§ **Problem statement**
Reproduce everything from "Following environmental injury" down to "this growth tendency." in the passage on growth, substituting "compensatory growth" for "catch-up growth".

§ **Text excerpt**
——————————

The Influence of Environmental Factors

Inadequate nutrition may result in severely depressed growth rates. During World Wars I and II, height, weight, and age of puberty were affected by lack of adequate nutrition. Other environmental factors that may affect growth rates include illness, disease, and climate.

Environmental influences such as nutrition and housing interact with other factors to produce a considerable variation in growth rates among people of different nationalities, ethnicities, and socioeconomic class. The effects of poverty may be seen in such disorders as iron-deficiency anemia, common in minority children and children in low-income countries.

Following environmental injury or deprivation, a strong corrective principle appears to operate in the case of physical growth. The degree of catch-up growth will depend on such things as the duration, severity, and timing of the deprivation, in addition to the nature of the subsequent treatment or therapy. In general, the earlier and more prolonged the malnutrition, the more difficult it is to regain a normal level of growth.

People are Growing Taller

Secular trends in many countries show that across evolution people have become taller. Although in the United States people in the most advantaged groups may have reached their maximum potential in height gain, people in other segments of society continue to grow taller; both genetic and environmental factors influence this growth tendency.

Are We Growing Heavier? Obesity and Eating Disorders

Although the problem of obesity may begin in infancy and childhood, only about one-quarter of obese infants will remain obese 20 years later. The two critical periods for the development of obesity are during infancy and at about 4 years of age. Recent research indicates that genetic factors may play a role in determining later obesity; however, parents' strategies for getting their children to eat may contribute as well.

In addition to physical problems, such as hypertension and diabetes, obese children and adolescents may experience body-image disturbances and may suffer discrimination by peers and adults. Effective diet programs for children have focused on changing the eating patterns and exercise behavior of both the child and other family members.

Dieting disorders include anorexia nervosa, which may occur early in adolescence and results from reduced intake of calories, and bulimia nervosa, which typically occurs in later adolescence and is characterized by food binges and purging through vomiting.

——————————

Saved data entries
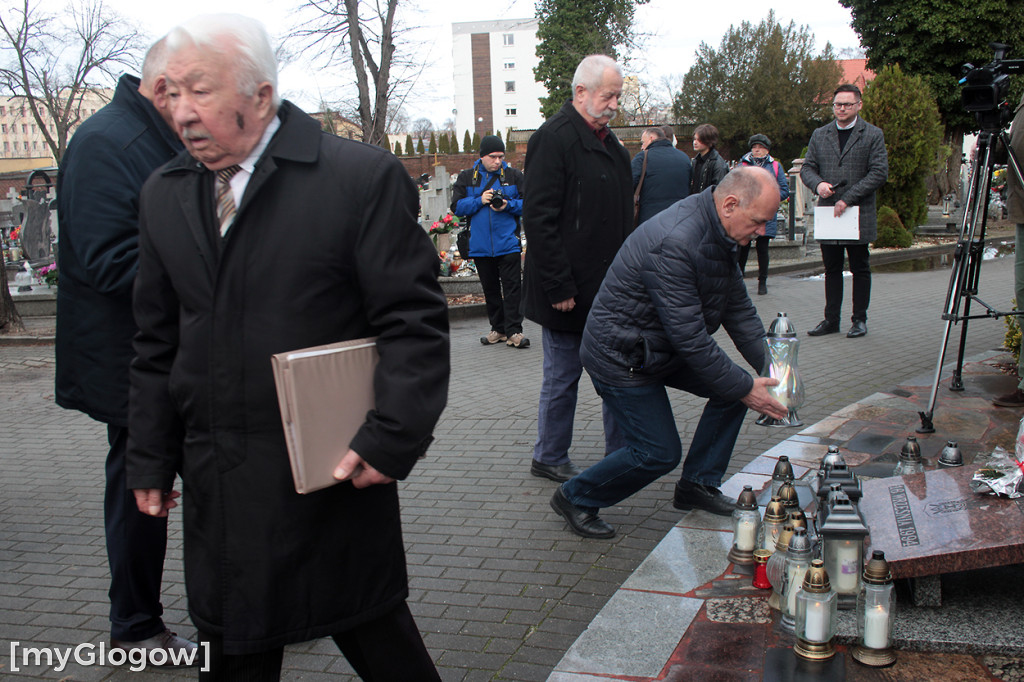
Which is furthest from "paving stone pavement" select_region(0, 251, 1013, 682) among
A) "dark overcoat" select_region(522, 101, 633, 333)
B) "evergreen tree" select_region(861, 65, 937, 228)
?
"evergreen tree" select_region(861, 65, 937, 228)

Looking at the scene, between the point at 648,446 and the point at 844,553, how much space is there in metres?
0.98

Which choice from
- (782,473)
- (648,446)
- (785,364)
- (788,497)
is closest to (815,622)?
(788,497)

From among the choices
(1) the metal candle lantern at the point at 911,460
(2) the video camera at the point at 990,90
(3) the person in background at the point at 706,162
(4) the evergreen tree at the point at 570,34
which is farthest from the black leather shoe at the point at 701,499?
(4) the evergreen tree at the point at 570,34

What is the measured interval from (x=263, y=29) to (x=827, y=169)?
23.8 ft

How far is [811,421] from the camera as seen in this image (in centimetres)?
587

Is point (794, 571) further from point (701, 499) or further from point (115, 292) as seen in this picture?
point (115, 292)

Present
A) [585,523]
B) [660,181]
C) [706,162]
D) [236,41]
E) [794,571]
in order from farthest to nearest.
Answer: [706,162]
[660,181]
[585,523]
[794,571]
[236,41]

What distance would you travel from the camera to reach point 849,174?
827 centimetres

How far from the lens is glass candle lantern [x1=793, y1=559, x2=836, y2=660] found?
279 centimetres

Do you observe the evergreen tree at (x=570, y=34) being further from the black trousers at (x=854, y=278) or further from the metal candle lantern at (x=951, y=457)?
the metal candle lantern at (x=951, y=457)

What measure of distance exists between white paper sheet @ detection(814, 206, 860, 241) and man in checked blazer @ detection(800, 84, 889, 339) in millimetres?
53

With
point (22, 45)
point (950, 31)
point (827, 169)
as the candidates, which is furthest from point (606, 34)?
point (827, 169)

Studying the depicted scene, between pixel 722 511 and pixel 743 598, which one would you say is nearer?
pixel 743 598

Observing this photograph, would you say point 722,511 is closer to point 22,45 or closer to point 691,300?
point 691,300
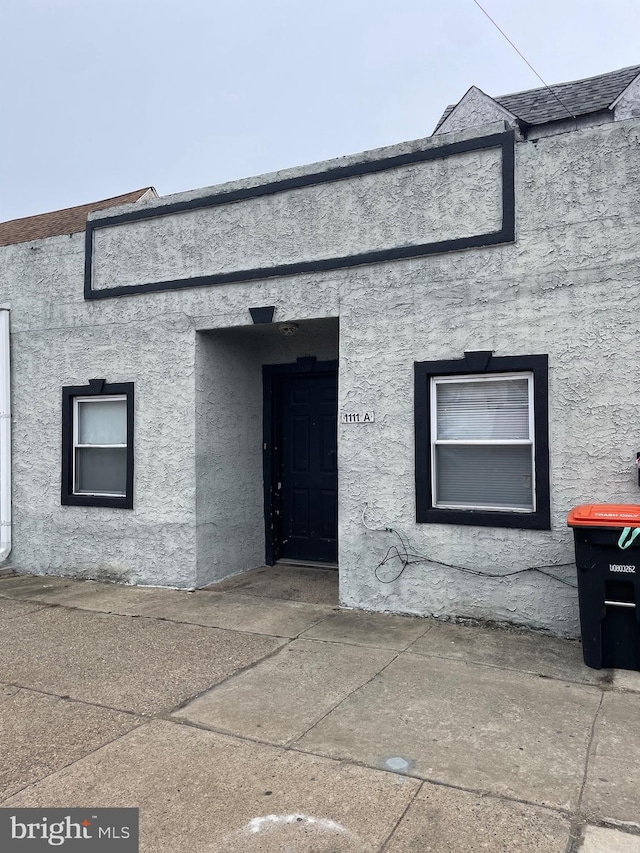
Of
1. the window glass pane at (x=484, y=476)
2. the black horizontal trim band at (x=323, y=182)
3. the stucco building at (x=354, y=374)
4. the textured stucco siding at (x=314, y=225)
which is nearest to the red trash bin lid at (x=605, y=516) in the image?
the stucco building at (x=354, y=374)

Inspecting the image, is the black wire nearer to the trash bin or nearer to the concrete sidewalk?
the concrete sidewalk

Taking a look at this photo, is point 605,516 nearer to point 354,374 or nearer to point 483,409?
point 483,409

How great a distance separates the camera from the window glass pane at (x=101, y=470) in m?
8.06

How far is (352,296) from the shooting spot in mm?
6637

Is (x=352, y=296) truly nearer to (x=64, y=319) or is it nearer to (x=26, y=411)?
(x=64, y=319)

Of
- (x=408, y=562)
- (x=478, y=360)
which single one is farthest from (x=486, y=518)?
(x=478, y=360)

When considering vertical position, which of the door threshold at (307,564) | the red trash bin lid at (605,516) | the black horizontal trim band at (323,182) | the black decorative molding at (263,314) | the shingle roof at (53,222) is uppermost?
the shingle roof at (53,222)

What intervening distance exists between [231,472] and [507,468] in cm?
331

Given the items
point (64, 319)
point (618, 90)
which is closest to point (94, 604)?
point (64, 319)

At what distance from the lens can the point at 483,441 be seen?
6.14 meters

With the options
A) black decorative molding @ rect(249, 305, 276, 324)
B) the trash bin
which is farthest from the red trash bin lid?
black decorative molding @ rect(249, 305, 276, 324)

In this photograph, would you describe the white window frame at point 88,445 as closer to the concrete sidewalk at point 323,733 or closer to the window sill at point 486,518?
the concrete sidewalk at point 323,733

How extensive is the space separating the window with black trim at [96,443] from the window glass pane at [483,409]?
3729 millimetres

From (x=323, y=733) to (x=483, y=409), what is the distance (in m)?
3.35
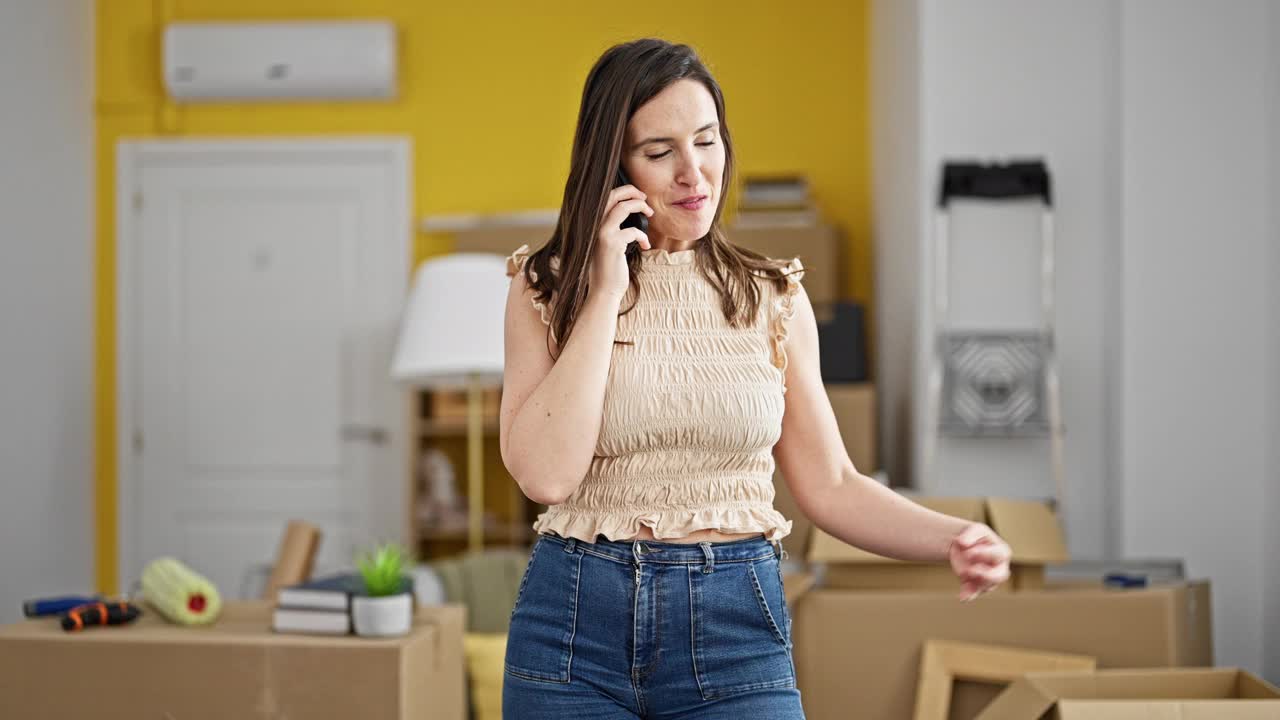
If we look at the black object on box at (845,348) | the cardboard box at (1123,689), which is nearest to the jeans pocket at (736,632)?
the cardboard box at (1123,689)

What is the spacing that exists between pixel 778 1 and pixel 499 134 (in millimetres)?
1323

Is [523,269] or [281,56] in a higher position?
[281,56]

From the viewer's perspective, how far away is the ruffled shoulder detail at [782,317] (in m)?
1.38

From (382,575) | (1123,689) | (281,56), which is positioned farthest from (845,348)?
(281,56)

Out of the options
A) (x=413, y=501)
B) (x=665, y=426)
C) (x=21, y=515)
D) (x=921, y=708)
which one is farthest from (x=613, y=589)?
(x=21, y=515)

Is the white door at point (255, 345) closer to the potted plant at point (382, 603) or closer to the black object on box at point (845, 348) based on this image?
the black object on box at point (845, 348)

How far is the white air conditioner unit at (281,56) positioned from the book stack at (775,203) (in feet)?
5.48

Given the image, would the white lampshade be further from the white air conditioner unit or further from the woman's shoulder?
the woman's shoulder

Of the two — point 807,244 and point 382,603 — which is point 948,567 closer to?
point 382,603

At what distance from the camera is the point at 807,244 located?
4.93 meters

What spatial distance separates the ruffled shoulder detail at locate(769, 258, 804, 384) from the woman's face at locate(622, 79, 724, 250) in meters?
0.11

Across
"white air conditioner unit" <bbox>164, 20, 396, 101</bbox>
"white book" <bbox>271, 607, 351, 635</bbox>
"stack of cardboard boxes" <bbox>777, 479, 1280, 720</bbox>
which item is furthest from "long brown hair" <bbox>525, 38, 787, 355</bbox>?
"white air conditioner unit" <bbox>164, 20, 396, 101</bbox>

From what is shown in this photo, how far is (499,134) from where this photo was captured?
222 inches

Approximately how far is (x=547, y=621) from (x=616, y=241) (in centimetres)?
38
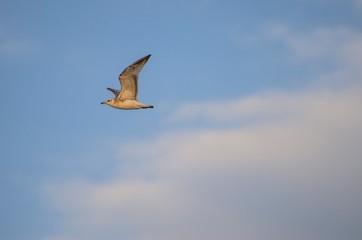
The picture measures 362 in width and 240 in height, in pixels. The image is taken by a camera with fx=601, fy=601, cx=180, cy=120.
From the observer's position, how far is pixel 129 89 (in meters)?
35.0

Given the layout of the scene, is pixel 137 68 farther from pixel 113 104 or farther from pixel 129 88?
pixel 113 104

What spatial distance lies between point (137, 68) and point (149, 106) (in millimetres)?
2446

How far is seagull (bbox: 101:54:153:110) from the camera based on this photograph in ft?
110

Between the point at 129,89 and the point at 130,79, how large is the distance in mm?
879

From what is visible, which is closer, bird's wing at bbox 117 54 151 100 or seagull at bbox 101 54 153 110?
bird's wing at bbox 117 54 151 100

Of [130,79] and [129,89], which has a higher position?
[130,79]

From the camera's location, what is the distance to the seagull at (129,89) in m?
33.5

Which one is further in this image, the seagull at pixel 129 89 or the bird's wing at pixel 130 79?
the seagull at pixel 129 89

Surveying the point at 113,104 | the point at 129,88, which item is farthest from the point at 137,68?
the point at 113,104

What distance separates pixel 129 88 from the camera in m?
34.9

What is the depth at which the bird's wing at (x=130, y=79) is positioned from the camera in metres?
33.2

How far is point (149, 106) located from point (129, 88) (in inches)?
62.6

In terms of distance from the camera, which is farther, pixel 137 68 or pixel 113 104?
pixel 113 104

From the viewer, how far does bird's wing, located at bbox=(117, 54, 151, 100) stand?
33250mm
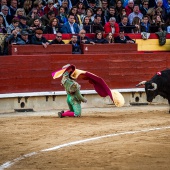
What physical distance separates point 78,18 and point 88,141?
6.89 meters

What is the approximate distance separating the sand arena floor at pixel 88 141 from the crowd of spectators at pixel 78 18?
5.84 ft

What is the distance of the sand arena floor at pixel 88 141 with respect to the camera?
9141mm

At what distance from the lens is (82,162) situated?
363 inches

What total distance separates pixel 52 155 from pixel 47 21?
758cm

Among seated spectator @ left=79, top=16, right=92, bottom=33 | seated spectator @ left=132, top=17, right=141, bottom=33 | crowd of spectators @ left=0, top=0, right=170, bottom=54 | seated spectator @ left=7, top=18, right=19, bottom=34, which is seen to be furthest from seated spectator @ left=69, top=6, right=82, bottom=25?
seated spectator @ left=7, top=18, right=19, bottom=34

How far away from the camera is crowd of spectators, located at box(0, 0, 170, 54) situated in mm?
16469

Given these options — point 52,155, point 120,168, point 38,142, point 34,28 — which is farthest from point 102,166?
point 34,28

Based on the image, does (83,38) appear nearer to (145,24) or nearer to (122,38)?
(122,38)

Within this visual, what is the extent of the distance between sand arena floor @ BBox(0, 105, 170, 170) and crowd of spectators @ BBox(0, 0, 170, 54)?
1779 mm

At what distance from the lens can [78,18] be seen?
17.8 m

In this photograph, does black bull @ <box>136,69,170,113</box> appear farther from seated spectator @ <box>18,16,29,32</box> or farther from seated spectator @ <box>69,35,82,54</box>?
seated spectator @ <box>18,16,29,32</box>

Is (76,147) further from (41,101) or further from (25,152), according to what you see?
(41,101)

——————————

§ **Finished task**
Following environmental injury or deprivation, a strong corrective principle appears to operate in the case of physical growth. The degree of compensatory growth will depend on such things as the duration, severity, and timing of the deprivation, in addition to the nature of the subsequent treatment or therapy. In general, the earlier and more prolonged the malnutrition, the more difficult it is to regain a normal level of growth.

People are Growing Taller

Secular trends in many countries show that across evolution people have become taller. Although in the United States people in the most advantaged groups may have reached their maximum potential in height gain, people in other segments of society continue to grow taller; both genetic and environmental factors influence this growth tendency.